Analistas não descartam uma realização de lucros, mas afirmam que os ativos devem seguir sem tendência muito definida, ao sabor de forte volatilidade. ''O mais provável é que (o mercado) no curto prazo fique de lado, à espera do envio das reformas ao Congresso'', diz Beto Scretas, diretor da Schroeder Brasil. O governo deverá encaminhar as propostas de reformas tributária e da Previdência ao Congresso na próxima quarta-feira.
A queda do dólar e do petróleo e a consequente redução dos preços dos derivados e de outros produtos devem provocar o recuo da inflação em maio. ''O corte dos juros básicos poderia ocorrer no mês que vem ou em junho, e esse início de queda seria emblemático, após tantos meses do último corte'', afirma Scretas.

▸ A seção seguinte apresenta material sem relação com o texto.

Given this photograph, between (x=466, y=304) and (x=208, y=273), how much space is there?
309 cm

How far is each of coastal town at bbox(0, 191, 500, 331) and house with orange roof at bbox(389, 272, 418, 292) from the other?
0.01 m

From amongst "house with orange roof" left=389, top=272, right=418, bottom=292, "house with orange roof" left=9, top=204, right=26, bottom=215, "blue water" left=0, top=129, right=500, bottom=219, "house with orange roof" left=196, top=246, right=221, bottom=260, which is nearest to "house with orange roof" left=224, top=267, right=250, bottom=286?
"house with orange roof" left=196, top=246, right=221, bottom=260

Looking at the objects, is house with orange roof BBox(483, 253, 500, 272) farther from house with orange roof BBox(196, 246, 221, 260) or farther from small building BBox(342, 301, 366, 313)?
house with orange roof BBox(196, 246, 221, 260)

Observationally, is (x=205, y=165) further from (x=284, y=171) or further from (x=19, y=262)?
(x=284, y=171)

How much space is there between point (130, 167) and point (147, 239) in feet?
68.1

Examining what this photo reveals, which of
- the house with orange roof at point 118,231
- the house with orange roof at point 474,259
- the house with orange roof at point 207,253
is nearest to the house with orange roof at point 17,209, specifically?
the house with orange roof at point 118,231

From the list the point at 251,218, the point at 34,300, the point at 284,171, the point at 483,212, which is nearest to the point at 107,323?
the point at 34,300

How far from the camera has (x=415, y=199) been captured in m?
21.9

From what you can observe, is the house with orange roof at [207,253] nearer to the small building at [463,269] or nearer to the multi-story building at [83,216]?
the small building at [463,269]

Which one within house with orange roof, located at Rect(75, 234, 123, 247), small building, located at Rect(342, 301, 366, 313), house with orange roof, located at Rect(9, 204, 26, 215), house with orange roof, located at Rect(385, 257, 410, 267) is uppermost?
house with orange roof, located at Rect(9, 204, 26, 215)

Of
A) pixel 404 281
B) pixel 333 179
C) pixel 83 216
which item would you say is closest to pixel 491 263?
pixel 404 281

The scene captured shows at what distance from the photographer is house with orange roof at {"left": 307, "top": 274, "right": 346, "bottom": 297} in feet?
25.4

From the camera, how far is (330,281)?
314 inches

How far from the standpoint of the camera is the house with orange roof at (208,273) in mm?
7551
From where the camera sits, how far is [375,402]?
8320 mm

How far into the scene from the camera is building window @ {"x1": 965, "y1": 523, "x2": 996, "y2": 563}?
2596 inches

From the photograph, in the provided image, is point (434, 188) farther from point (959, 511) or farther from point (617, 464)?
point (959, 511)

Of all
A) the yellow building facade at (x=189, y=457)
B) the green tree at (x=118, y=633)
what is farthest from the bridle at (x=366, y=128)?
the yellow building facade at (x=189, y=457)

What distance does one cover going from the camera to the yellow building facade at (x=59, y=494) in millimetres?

Em julho de 2002, o BC reduziu os juros de 18,5% para 18%. A queda dos juros abre espaço para um crescimento maior da economia, ''além de reduzir a atratividade da renda fixa e propiciar a migração de recursos de investidores locais para a Bolsa''.
Câmbio - O Banco Central deverá iniciar a rolagem de US$ 1,5 bilhão de dívida cambial em uma semana que promete, de novo, forte oscilação de preços. Na quinta, vencem os contratos de dólar futuro do mês. A véspera deverá ser marcada pelo acirramento da disputa entre ''comprados'' (apostam na alta da cotação) e ''vendidos'' (acreditam na queda) para a formação do Ptax (preço médio diário do dólar, medido pelo BC) que liquida esses vencimentos.
Hoje sai a taxa do IPC da Fipe da terceira quadrissemana do mês. A estimativa do mercado é de alta de 0,90%, devido à elevação dos preços dos alimentos. Amanhã será a vez do IGP-M do mês, que tem previsão de alta de 0,90%.
A ata da última reunião do Comitê de Política Monetária (Copom) será divulgada na sexta-feira. No documento, o BC deverá apresentar as razões para a manutenção da Selic em 26,5% e a retirada do instrumento que permite a seu presidente elevar os juros antes da reunião do mês seguinte.